Perform the regression#

import statsmodels.formula.api as smf

model = smf.ols("wait_days ~ pct_minority + income_10k", data=merged)
result = model.fit()
result.summary()
OLS Regression Results
Dep. Variable: wait_days R-squared: 0.012
Model: OLS Adj. R-squared: 0.012
Method: Least Squares F-statistic: 70.05
Date: Tue, 14 Jan 2020 Prob (F-statistic): 5.69e-31
Time: 14:16:45 Log-Likelihood: -46637.
No. Observations: 11856 AIC: 9.328e+04
Df Residuals: 11853 BIC: 9.330e+04
Df Model: 2
Covariance Type: nonrobust
coef std err t P>|t| [0.025 0.975]
Intercept 2.6729 0.697 3.833 0.000 1.306 4.040
pct_minority 0.0609 0.005 11.583 0.000 0.051 0.071
income_10k 0.6788 0.106 6.392 0.000 0.471 0.887
Omnibus: 5676.105 Durbin-Watson: 1.498
Prob(Omnibus): 0.000 Jarque-Bera (JB): 30709.656
Skew: 2.317 Prob(JB): 0.00
Kurtosis: 9.380 Cond. No. 438.


Warnings:
[1] Standard Errors assume that the covariance matrix of the errors is correctly specified.
merged['income_bin'] = pd.cut(merged.pct_minority, bins=10)
merged.groupby('income_bin').wait_days.median().plot(kind='bar')
<matplotlib.axes._subplots.AxesSubplot at 0x129f90c18>

Writing our results#

After controlling for income, our coefficient for pct_minority was raised from 0.03 to 0.06. How do we put that into words?

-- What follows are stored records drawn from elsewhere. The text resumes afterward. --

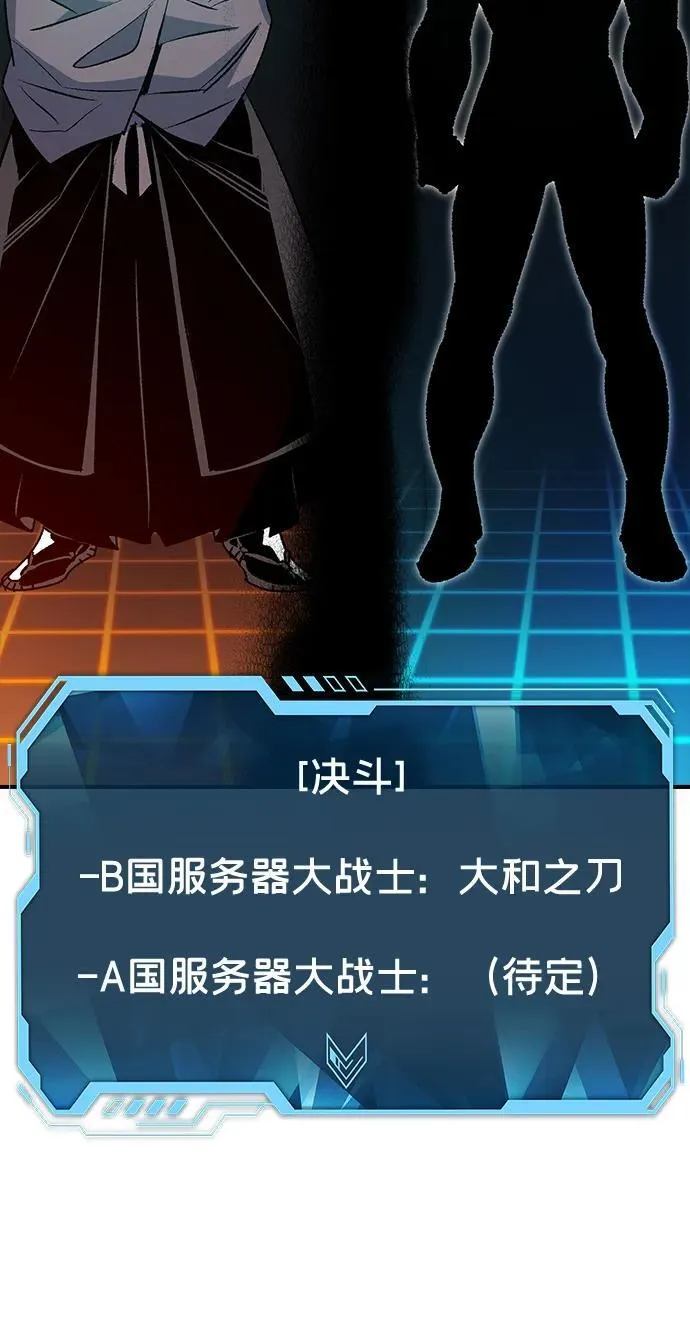 [第135话] B市大捷 -4 第26页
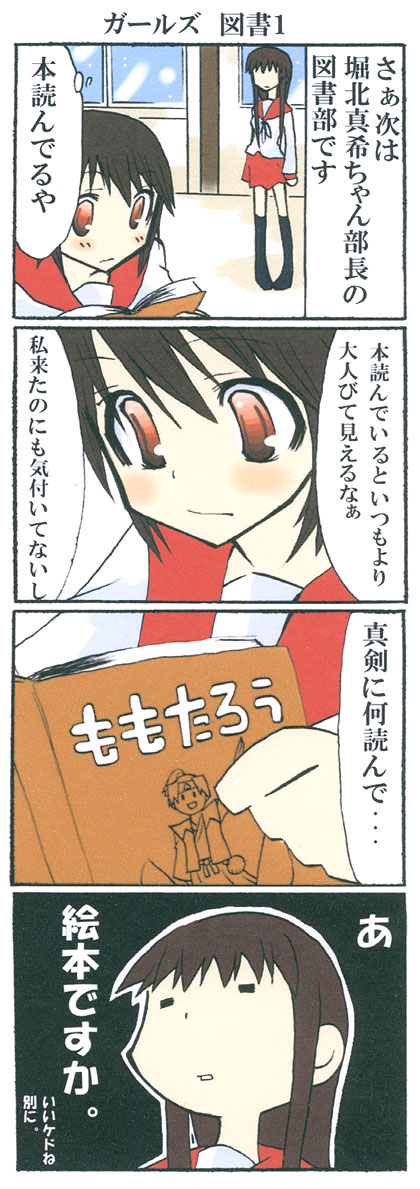 YUKI4�R�}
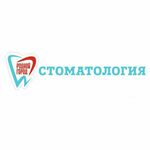Стоматология «Родной Город» на Чонгарском бульваре - фото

Every +1 percent point change in the minority population translates to a 0.06-day change in pot hole fill times

Which, if we multiply by 16, we can turn it into an actual day measurement:

Every +16.6 percent point change in the minority population translates to a 1-day change in pot hole fill times

Review#

In this section we partially reproduced a linear regression from the Milwaukee Journal-Sentinel regarding pothole fill times. We discussed the different ways of communicating your findings to the reader, along with other options for analysis besides just regression on a field, such as majority/minority splits or binning.

Discussion topics#

What technique of communicating our findings was the most helpful to the reader? What was most useful to us as researchers?

In the published piece, it includes this phase: "the higher the minority population percentage in a census tract, the longer it took crews to fix potholes." How does that compare to the other approaches we've taken in this analysis?

The piece also states "The analysis could not account for the remaining factors: the age or size of roadways, citywide traffic counts or pothole severity, which the city considers as priorities." How do we feel about a regression that leaves out so many other variables? Is it still meaningful?

What kind of expert would you look for to double-check our analysis? Who did the Milwaukee Journal-Sentinel use?